Testing was changing in Tennessee under NCLB, too. In my first two years teaching in Tennessee, we administered the Gateway Exam to 10th-graders--a version of which had begun when I was in high school in the late-80s. This was a baseline test--reported to be at the 6th-grade level--that all 10th-graders needed to pass as a graduation requirement.

New tests were known as TCAPs, and they were given at grades five, eight, and eleven. They were more rigorous than the Gateway, although Tennessee would later be accused of dumbing these tests down, too. At least they were closer to grade level than 6th grade is to 10th! Testing also induced a lot of stress because every year I got a value-added score, which evaluated my performance based on how my students had done on their literacy tests.

Barack Obama

President Obama swept into power with a huge mandate for change, and he will leave office having overseen more changes in public education than any president in history.

The most urgent need he faced when he took office was the deepening economic crisis. Governments across the country were slashing budgets. Obama and Congress quickly passed a $787 billion stimulus package that saved as many as 325,000 jobs in education nationwide.

The long-term effects of the stimulus, though, were hiding in a $1 billion program known as Race to the Top. In reality the federal government has very little impact on state education laws because under the federal system, local states approve key policies like funding, standards, and teacher qualifications.

What Race to the Top did was to offer a huge pot of money for states that wanted to improve public education, along with certain criteria that the Obama Administration wanted states to address. Over 40 states changed laws to compete for moneys--raising standards (by implementing Common Core), expanding charters, and making teachers more accountable, among other changes. Only 17 states actually got a cut of the $1 billion. My state, Tennessee, got the biggest share. Not coincidentally, I saw huge improvements to education during this time.

I was able to sign on with TNCore, the organization that trained teachers on the new standards and brought modern teaching methods to every corner of the state. I spent three summers traveling around, working on literacy and writing methods with my peers. I also got a front-row seat to the Great Testing Debacle as wishy-washy state legislators desperately moved goalposts in response to a backlash against Common Core.

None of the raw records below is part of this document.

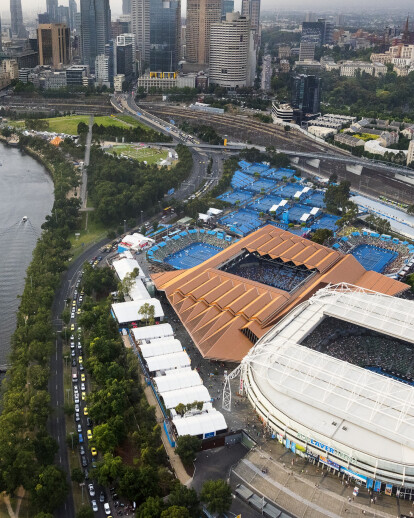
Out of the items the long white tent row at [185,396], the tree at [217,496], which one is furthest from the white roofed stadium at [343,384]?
the tree at [217,496]

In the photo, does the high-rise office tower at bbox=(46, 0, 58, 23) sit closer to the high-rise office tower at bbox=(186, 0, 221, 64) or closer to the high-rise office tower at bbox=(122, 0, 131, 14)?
the high-rise office tower at bbox=(122, 0, 131, 14)

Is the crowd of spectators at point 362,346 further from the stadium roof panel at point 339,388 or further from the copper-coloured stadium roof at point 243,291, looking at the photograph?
the copper-coloured stadium roof at point 243,291

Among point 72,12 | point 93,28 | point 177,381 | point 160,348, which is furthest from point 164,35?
point 72,12

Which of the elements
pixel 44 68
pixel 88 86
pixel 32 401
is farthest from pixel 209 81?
pixel 32 401

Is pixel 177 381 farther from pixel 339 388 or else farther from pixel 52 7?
pixel 52 7

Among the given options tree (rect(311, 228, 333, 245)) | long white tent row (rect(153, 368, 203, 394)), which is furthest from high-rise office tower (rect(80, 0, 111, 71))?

There is much more to say about education in Tennessee in the Obama Era, both good and bad. But I fear that this blog is already too long. I have an endorsement to make for 2016!

Looking Ahead

This personal blog began with the first Bush Administration, while I was still in college, choosing to pursue a career in public education. I fully expect that my career could end with the next president, especially if she/he is re-elected in 2020.

My daughter will graduate college during the next presidential term. My eldest son will graduate high school (2019) and begin college, and my youngest son will enter high school next year. My reason for teaching is my own three kids--and wanting every Sumner County child to have the great education I want them to have. Moreover, 2024 will mark the 30th year since I entered the classroom, and while I will not have spent all 30 of those years teaching, I think that I will have learned and taught my fill by that point.

That's why this election is more about my kids for me than it is about my career, my school, or my district. I will go into my expectations, though, in my next blog, which will feature my education endorsement.